Under his watchful eye, the Denver Zoo’s 120-year-old campus has undergone several major renovations. The 80-acre zoo is home to buildings and infrastructure that date from the late 1800s, which Pond sees as a three-fold challenge: One, how do you improve the zoo’s campus while operating within it? Two, how do you take care of the animals in the best way possible? And finally, how do you engage guests?
Pond addressed these challenges by building a 10-acre, state-of-the-art elephant exhibit. This new area, the Toyota Elephant Passage, opened in 2012 and includes six large outdoor yards for elephants, rhinos and tapirs, who are able to move from yard to yard with the help of zoo staff, creating a dynamic space that is unique to the Denver Zoo.
“This type of flexible space allows animals to constantly move and interact with other animals, more so than in previous zoo models,” Pond said. “And it offers a very different type of experience for our guests, who could come back every day and still see something new.”
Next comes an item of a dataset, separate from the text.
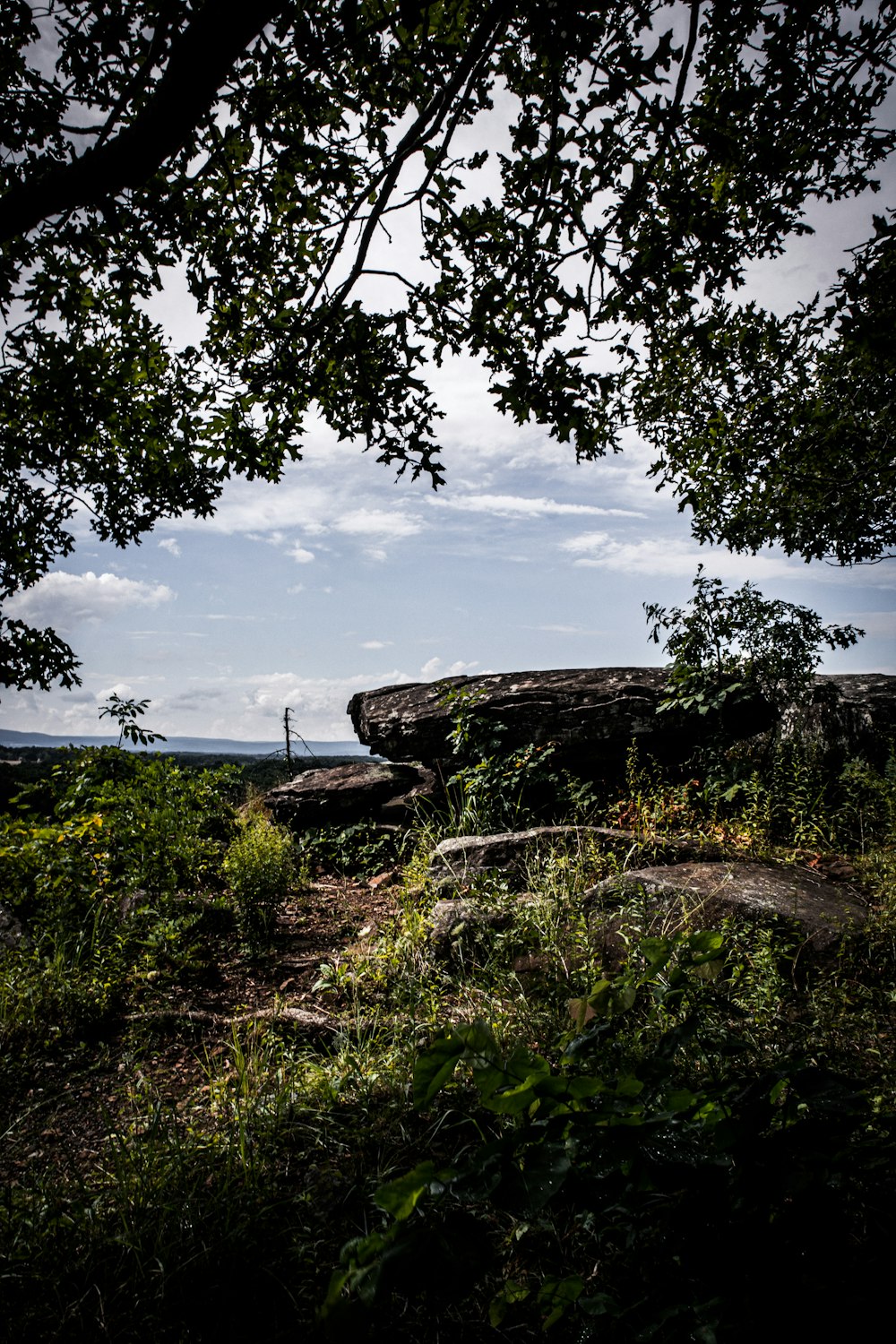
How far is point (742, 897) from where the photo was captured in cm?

But he isn’t finished yet — Pond and his team are looking toward the future. Up next is the construction of a new animal hospital, a four-season indoor event center, and an exhibit for polar bears and sea lions that mimics the flexible space the elephants now enjoy, but in an aquatic setting. This new master plan is estimated to take 10 years to complete, and will cost the zoo more than $100 million.
For Pond, the benefits far outweigh the costs.
“Our bread and butter is young families — that’s the business model. But we’re educating these families and their children and inspiring them to care about conservation and wild spaces,” he said. “To that end, our work is more focused outside of the zoo — we’re working in more than 50 countries to advance the conservation of animals and protection of wild spaces, and that’s what it’s really about.”